- [Problem]: Set down every entry once more, character for character.
☆ ☆ ☆ ☆
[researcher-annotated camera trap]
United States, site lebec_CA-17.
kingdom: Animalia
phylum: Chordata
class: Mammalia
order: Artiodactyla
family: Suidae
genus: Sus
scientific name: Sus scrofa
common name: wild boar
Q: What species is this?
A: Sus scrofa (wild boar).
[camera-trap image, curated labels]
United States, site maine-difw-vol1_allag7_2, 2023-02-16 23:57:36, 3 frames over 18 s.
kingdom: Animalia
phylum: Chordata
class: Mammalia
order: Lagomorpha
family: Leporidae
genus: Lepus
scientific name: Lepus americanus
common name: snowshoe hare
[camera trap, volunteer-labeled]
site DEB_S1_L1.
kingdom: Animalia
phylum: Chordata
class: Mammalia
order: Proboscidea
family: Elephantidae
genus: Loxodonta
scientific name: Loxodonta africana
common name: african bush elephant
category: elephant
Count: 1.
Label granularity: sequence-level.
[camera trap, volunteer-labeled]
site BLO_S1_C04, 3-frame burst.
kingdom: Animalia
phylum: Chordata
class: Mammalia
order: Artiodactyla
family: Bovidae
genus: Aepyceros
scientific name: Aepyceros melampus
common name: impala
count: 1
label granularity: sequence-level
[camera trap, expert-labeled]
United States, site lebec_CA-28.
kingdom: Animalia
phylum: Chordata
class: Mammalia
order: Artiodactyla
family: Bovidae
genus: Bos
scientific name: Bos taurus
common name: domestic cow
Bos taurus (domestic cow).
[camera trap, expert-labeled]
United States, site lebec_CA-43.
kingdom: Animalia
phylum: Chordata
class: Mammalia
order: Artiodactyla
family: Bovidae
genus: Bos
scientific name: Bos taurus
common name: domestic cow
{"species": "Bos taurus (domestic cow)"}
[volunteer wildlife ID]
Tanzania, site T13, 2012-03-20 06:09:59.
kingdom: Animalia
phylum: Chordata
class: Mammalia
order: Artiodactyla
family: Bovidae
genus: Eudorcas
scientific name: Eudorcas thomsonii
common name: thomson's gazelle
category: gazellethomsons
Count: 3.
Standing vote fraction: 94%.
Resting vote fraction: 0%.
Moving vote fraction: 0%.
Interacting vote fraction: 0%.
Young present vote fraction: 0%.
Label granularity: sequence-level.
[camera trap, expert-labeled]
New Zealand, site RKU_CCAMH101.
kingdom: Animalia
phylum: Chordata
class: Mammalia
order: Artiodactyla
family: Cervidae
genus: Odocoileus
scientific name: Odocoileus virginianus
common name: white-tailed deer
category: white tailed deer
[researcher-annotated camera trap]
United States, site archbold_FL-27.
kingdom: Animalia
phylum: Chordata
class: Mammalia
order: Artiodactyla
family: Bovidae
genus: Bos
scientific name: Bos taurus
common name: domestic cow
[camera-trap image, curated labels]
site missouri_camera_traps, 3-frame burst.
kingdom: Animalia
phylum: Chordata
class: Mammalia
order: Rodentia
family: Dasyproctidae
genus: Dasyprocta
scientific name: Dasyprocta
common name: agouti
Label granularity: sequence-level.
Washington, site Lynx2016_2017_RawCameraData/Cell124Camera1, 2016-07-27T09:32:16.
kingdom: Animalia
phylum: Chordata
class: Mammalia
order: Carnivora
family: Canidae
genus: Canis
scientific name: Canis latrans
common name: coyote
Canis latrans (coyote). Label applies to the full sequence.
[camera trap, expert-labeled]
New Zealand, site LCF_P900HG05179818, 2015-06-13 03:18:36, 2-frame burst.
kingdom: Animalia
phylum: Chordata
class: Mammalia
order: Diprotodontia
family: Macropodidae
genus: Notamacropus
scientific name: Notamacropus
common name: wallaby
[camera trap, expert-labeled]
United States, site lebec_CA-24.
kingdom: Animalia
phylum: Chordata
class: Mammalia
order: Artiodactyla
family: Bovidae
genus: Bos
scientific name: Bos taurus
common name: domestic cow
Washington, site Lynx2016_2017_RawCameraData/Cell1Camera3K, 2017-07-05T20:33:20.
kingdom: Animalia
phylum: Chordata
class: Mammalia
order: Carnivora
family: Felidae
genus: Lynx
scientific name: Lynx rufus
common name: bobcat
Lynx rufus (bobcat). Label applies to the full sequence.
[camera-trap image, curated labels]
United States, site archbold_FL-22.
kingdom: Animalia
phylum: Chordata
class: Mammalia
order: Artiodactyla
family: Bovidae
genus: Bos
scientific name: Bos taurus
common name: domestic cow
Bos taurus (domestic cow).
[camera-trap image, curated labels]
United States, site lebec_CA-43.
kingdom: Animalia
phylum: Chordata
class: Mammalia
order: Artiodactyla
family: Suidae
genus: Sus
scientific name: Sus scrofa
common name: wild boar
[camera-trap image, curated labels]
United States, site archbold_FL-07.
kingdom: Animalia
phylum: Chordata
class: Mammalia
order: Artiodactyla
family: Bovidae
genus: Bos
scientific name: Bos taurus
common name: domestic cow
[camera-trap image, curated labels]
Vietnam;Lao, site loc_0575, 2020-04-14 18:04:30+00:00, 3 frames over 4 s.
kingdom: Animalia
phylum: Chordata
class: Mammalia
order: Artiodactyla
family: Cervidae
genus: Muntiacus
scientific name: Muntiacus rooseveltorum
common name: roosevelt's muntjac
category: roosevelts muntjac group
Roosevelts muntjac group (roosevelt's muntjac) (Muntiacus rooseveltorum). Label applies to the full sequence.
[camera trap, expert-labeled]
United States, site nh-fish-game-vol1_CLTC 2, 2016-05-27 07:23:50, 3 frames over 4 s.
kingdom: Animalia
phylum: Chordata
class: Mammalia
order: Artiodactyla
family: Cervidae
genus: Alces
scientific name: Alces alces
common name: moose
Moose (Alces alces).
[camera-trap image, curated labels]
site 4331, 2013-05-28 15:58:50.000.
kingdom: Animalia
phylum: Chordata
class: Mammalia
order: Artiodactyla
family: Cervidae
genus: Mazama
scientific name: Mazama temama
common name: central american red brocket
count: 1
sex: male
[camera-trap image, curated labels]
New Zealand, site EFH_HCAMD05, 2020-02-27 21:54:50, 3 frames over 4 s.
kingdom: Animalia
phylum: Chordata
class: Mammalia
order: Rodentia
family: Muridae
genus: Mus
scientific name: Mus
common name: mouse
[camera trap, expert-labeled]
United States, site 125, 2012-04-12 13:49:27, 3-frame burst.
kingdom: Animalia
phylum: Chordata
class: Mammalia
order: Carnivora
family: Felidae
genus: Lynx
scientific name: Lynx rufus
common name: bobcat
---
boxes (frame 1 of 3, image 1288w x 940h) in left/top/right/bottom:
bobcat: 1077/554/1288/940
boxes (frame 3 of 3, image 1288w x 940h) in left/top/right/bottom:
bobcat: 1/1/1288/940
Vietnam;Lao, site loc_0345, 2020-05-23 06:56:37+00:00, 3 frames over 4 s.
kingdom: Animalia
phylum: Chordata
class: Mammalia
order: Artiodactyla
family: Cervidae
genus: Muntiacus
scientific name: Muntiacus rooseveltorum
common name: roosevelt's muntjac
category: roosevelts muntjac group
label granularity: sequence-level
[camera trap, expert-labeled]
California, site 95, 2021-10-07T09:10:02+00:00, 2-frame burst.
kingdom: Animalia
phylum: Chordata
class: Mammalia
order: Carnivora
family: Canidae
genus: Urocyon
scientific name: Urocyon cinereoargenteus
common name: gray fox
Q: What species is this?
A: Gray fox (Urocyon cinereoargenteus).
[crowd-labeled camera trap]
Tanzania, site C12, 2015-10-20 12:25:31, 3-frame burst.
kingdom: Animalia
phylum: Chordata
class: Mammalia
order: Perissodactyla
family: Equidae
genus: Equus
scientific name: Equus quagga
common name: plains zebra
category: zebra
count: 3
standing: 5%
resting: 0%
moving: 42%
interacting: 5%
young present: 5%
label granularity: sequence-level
☆ ☆ ☆ ☆
- [Task result]:
[researcher-annotated camera trap]
United States, site lebec_CA-17.
kingdom: Animalia
phylum: Chordata
class: Mammalia
order: Artiodactyla
family: Suidae
genus: Sus
scientific name: Sus scrofa
common name: wild boar
Q: What species is this?
A: Sus scrofa (wild boar).
[camera-trap image, curated labels]
United States, site maine-difw-vol1_allag7_2, 2023-02-16 23:57:36, 3 frames over 18 s.
kingdom: Animalia
phylum: Chordata
class: Mammalia
order: Lagomorpha
family: Leporidae
genus: Lepus
scientific name: Lepus americanus
common name: snowshoe hare
[camera trap, volunteer-labeled]
site DEB_S1_L1.
kingdom: Animalia
phylum: Chordata
class: Mammalia
order: Proboscidea
family: Elephantidae
genus: Loxodonta
scientific name: Loxodonta africana
common name: african bush elephant
category: elephant
Count: 1.
Label granularity: sequence-level.
[camera trap, volunteer-labeled]
site BLO_S1_C04, 3-frame burst.
kingdom: Animalia
phylum: Chordata
class: Mammalia
order: Artiodactyla
family: Bovidae
genus: Aepyceros
scientific name: Aepyceros melampus
common name: impala
count: 1
label granularity: sequence-level
[camera trap, expert-labeled]
United States, site lebec_CA-28.
kingdom: Animalia
phylum: Chordata
class: Mammalia
order: Artiodactyla
family: Bovidae
genus: Bos
scientific name: Bos taurus
common name: domestic cow
Bos taurus (domestic cow).
[camera trap, expert-labeled]
United States, site lebec_CA-43.
kingdom: Animalia
phylum: Chordata
class: Mammalia
order: Artiodactyla
family: Bovidae
genus: Bos
scientific name: Bos taurus
common name: domestic cow
{"species": "Bos taurus (domestic cow)"}
[volunteer wildlife ID]
Tanzania, site T13, 2012-03-20 06:09:59.
kingdom: Animalia
phylum: Chordata
class: Mammalia
order: Artiodactyla
family: Bovidae
genus: Eudorcas
scientific name: Eudorcas thomsonii
common name: thomson's gazelle
category: gazellethomsons
Count: 3.
Standing vote fraction: 94%.
Resting vote fraction: 0%.
Moving vote fraction: 0%.
Interacting vote fraction: 0%.
Young present vote fraction: 0%.
Label granularity: sequence-level.
[camera trap, expert-labeled]
New Zealand, site RKU_CCAMH101.
kingdom: Animalia
phylum: Chordata
class: Mammalia
order: Artiodactyla
family: Cervidae
genus: Odocoileus
scientific name: Odocoileus virginianus
common name: white-tailed deer
category: white tailed deer
[researcher-annotated camera trap]
United States, site archbold_FL-27.
kingdom: Animalia
phylum: Chordata
class: Mammalia
order: Artiodactyla
family: Bovidae
genus: Bos
scientific name: Bos taurus
common name: domestic cow
[camera-trap image, curated labels]
site missouri_camera_traps, 3-frame burst.
kingdom: Animalia
phylum: Chordata
class: Mammalia
order: Rodentia
family: Dasyproctidae
genus: Dasyprocta
scientific name: Dasyprocta
common name: agouti
Label granularity: sequence-level.
Washington, site Lynx2016_2017_RawCameraData/Cell124Camera1, 2016-07-27T09:32:16.
kingdom: Animalia
phylum: Chordata
class: Mammalia
order: Carnivora
family: Canidae
genus: Canis
scientific name: Canis latrans
common name: coyote
Canis latrans (coyote). Label applies to the full sequence.
[camera trap, expert-labeled]
New Zealand, site LCF_P900HG05179818, 2015-06-13 03:18:36, 2-frame burst.
kingdom: Animalia
phylum: Chordata
class: Mammalia
order: Diprotodontia
family: Macropodidae
genus: Notamacropus
scientific name: Notamacropus
common name: wallaby
[camera trap, expert-labeled]
United States, site lebec_CA-24.
kingdom: Animalia
phylum: Chordata
class: Mammalia
order: Artiodactyla
family: Bovidae
genus: Bos
scientific name: Bos taurus
common name: domestic cow
Washington, site Lynx2016_2017_RawCameraData/Cell1Camera3K, 2017-07-05T20:33:20.
kingdom: Animalia
phylum: Chordata
class: Mammalia
order: Carnivora
family: Felidae
genus: Lynx
scientific name: Lynx rufus
common name: bobcat
Lynx rufus (bobcat). Label applies to the full sequence.
[camera-trap image, curated labels]
United States, site archbold_FL-22.
kingdom: Animalia
phylum: Chordata
class: Mammalia
order: Artiodactyla
family: Bovidae
genus: Bos
scientific name: Bos taurus
common name: domestic cow
Bos taurus (domestic cow).
[camera-trap image, curated labels]
United States, site lebec_CA-43.
kingdom: Animalia
phylum: Chordata
class: Mammalia
order: Artiodactyla
family: Suidae
genus: Sus
scientific name: Sus scrofa
common name: wild boar
[camera-trap image, curated labels]
United States, site archbold_FL-07.
kingdom: Animalia
phylum: Chordata
class: Mammalia
order: Artiodactyla
family: Bovidae
genus: Bos
scientific name: Bos taurus
common name: domestic cow
[camera-trap image, curated labels]
Vietnam;Lao, site loc_0575, 2020-04-14 18:04:30+00:00, 3 frames over 4 s.
kingdom: Animalia
phylum: Chordata
class: Mammalia
order: Artiodactyla
family: Cervidae
genus: Muntiacus
scientific name: Muntiacus rooseveltorum
common name: roosevelt's muntjac
category: roosevelts muntjac group
Roosevelts muntjac group (roosevelt's muntjac) (Muntiacus rooseveltorum). Label applies to the full sequence.
[camera trap, expert-labeled]
United States, site nh-fish-game-vol1_CLTC 2, 2016-05-27 07:23:50, 3 frames over 4 s.
kingdom: Animalia
phylum: Chordata
class: Mammalia
order: Artiodactyla
family: Cervidae
genus: Alces
scientific name: Alces alces
common name: moose
Moose (Alces alces).
[camera-trap image, curated labels]
site 4331, 2013-05-28 15:58:50.000.
kingdom: Animalia
phylum: Chordata
class: Mammalia
order: Artiodactyla
family: Cervidae
genus: Mazama
scientific name: Mazama temama
common name: central american red brocket
count: 1
sex: male
[camera-trap image, curated labels]
New Zealand, site EFH_HCAMD05, 2020-02-27 21:54:50, 3 frames over 4 s.
kingdom: Animalia
phylum: Chordata
class: Mammalia
order: Rodentia
family: Muridae
genus: Mus
scientific name: Mus
common name: mouse
[camera trap, expert-labeled]
United States, site 125, 2012-04-12 13:49:27, 3-frame burst.
kingdom: Animalia
phylum: Chordata
class: Mammalia
order: Carnivora
family: Felidae
genus: Lynx
scientific name: Lynx rufus
common name: bobcat
---
boxes (frame 1 of 3, image 1288w x 940h) in left/top/right/bottom:
bobcat: 1077/554/1288/940
boxes (frame 3 of 3, image 1288w x 940h) in left/top/right/bottom:
bobcat: 1/1/1288/940
Vietnam;Lao, site loc_0345, 2020-05-23 06:56:37+00:00, 3 frames over 4 s.
kingdom: Animalia
phylum: Chordata
class: Mammalia
order: Artiodactyla
family: Cervidae
genus: Muntiacus
scientific name: Muntiacus rooseveltorum
common name: roosevelt's muntjac
category: roosevelts muntjac group
label granularity: sequence-level
[camera trap, expert-labeled]
California, site 95, 2021-10-07T09:10:02+00:00, 2-frame burst.
kingdom: Animalia
phylum: Chordata
class: Mammalia
order: Carnivora
family: Canidae
genus: Urocyon
scientific name: Urocyon cinereoargenteus
common name: gray fox
Q: What species is this?
A: Gray fox (Urocyon cinereoargenteus).
[crowd-labeled camera trap]
Tanzania, site C12, 2015-10-20 12:25:31, 3-frame burst.
kingdom: Animalia
phylum: Chordata
class: Mammalia
order: Perissodactyla
family: Equidae
genus: Equus
scientific name: Equus quagga
common name: plains zebra
category: zebra
count: 3
standing: 5%
resting: 0%
moving: 42%
interacting: 5%
young present: 5%
label granularity: sequence-level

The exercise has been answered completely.